4 Stages Of Real Estate Development

There are 4 stages of real estate development when looking at a standard development process. The first stage is choosing the right site and purchasing the land that you will be using for your development. The next step is to start planning your development as well as securing the permits and licenses required to build on the land. The third step is to start the development and construction of the project. The final step is to finish construction and start operating the development as you had planned. 

Funding For Real Estate Investing: Which Will You Choose?

To find financing for real estate development, you must start by reviewing your strengths.  The above options are almost always available, but you must understand what you’re getting yourself into before pursuing a particular strategy.

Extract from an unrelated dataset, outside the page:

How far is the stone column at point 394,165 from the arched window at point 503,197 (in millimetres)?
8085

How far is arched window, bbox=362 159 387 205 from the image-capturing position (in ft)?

Regardless of what financing option or development loan you go after, all lenders will want to hear certain things. Be straightforward as you lay down the numbers and tell them what they can expect. Lenders will want to know your timeline, your expected profit, the loan amount required, when they can expect to see a return, and how involved you want them to be.

While it is important to appear confident in any meeting with a potential lender, it is most important to be transparent and gracious. Remember, the lender is helping you. Of course, they will benefit so long as the deal pans out the way you hope it to, but they are still taking a risk. Be ready to share your portfolio and answer any question a lender throws your way.

Summary

Financing a real estate deal is a very involved process. In fact, there are several real estate development loans designed to help buyers in every situation. If, for nothing else, everyone’s needs are different, and the loan options made available to borrowers suggest as much. As a result, borrowers need to shop around and confirm they are borrowing the right loan.